A partir du système que nous venons de décrire brièvement, on peut très bien proposer que les euros émis dans un pays donné ne soient pas changés en euros centraux au taux de 1 pour 1, mais par exemple au taux de 1,2 pour 1. On l’a vu, le système empêche la formation d’offres ou de demandes excédentaires : le taux adopté par le pays membre – nommons-le « pays A » - qui dévalue ainsi sa monnaie ne peut être remis en cause par les marchés. Cela suppose également que l’euro ainsi dévalué ne se présente pas sur le marché des changes: à cet effet, il suffit que les banques du pays A soient contraintes de se refinancer en euros centraux (auprès de la BCE ou sur le marché monétaire) lorsqu’elles doivent effectuer pour le compte d’un client un règlement à destination d’un pays étranger (Européen ou non), en euro ou en une devise étrangère (dans ce dernier cas elles achètent les devises contre les euros centraux qu’elles se sont procurés). Symétriquement, lorsqu’elles reçoivent un règlement issu de l’étranger pour le compte d’un de leurs clients, elles devraient céder les devises reçues (si le débiteur étranger ne paie pas directement en euros) contre des euros centraux en contrepartie desquels elles créditeraient leur client en euro internes (pays A). Il s’agit ainsi d’une solution essentiellement technique qui intéresse l’organisation des paiements réalisés par les banques et qui agirait somme toute en arrière plan par rapport aux opérations effectuées, comme auparavant, par les citoyens du pays A de notre exemple.

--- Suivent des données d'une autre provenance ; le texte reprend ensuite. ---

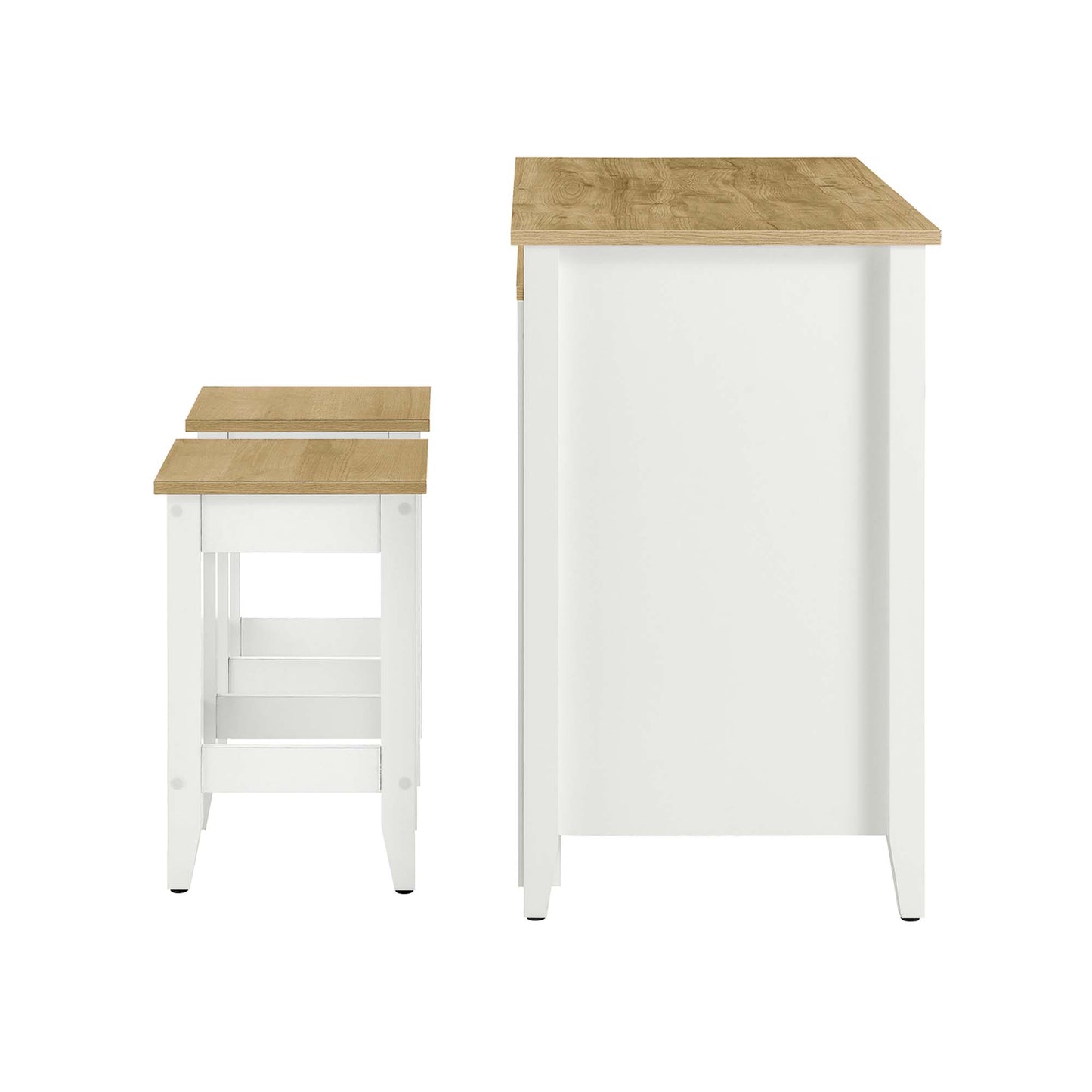 Modway - Garland 3-Piece Kitchen Island and Stool Set by Modway  Bar and Dining Dining Sets White - EEI-6894-OAK-WHI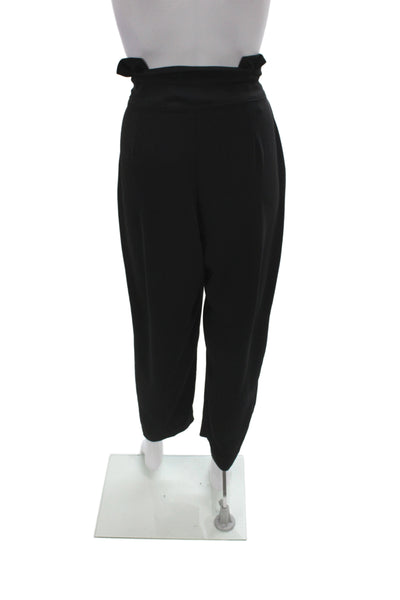 River Island Womens Paperbag Black Polyester Pants Buckle Size 16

Monnaie unique, l’euro est actuellement la monnaie des paiements intérieurs et extérieurs des pays-membres. Selon le schéma proposé ici, l’appellation « monnaie commune » renvoie au fait que des pays-membres utilisent deux euros distincts dans leurs transactions intérieures et extérieures. Les euros émis dans les économies nationales, auxquels serait accolé un signe distinctif (« euro A », dans l’exemple), peuvent désormais être réévalués ou dévalués par rapport à l’euro central qui reste leur dénominateur commun et la monnaie des paiements extérieurs de l’ensemble des pays-membres, la seule présente sur le marchés des changes face aux devises étrangères. Bien entendu, en fonction de l’évolution de la compétitivité des pays européens les uns vis-à-vis des autres, le taux de change des euros intérieurs pourrait être ajusté par exemple sur une base de deux ou trois ans, voire plus. Ce schéma a aussi l’avantage d’une grande souplesse puisque peuvent coexister des pays dont l’euro serait la monnaie unique et des pays pour lesquels l’euro serait seulement la monnaie commune. Ces derniers pourraient en outre rejoindre le premier groupe de pays si, à un moment donné, leur situation économique ne justifiait plus l’application d’un taux spécifique (il suffit de revenir à un taux de change de 1 pour 1).

La proposition d’instituer une monnaie commune en Europe n’est pas nouvelle. Plusieurs propositions avaient été formulées dans les années 1980-90 face au projet de monnaie unique. Pour l’essentiel, ces propositions étaient largement inspirées des mécanismes du système monétaire européen (SME) et reprenaient la conception du panier de monnaies servant de référence à l’ECU (European Currency Unit). L’originalité du schéma proposé ici est de montrer que les mécanismes et institutions mis en place pour la monnaie unique offrent une opportunité de réintroduire des taux de change ajustables en Europe, sans avoir à revenir à des mécanismes de change dont l’efficacité a été toute relative au temps du SME ou encore à la conception complexe d’un panier de monnaies. On notera également qu’étant assurée par les mécanismes liant les banques domestiques et la BCE, la fixité des taux de change ainsi définis ne serait pas dépendante de mesures restrictives en matière de circulation des capitaux (contrôle des changes).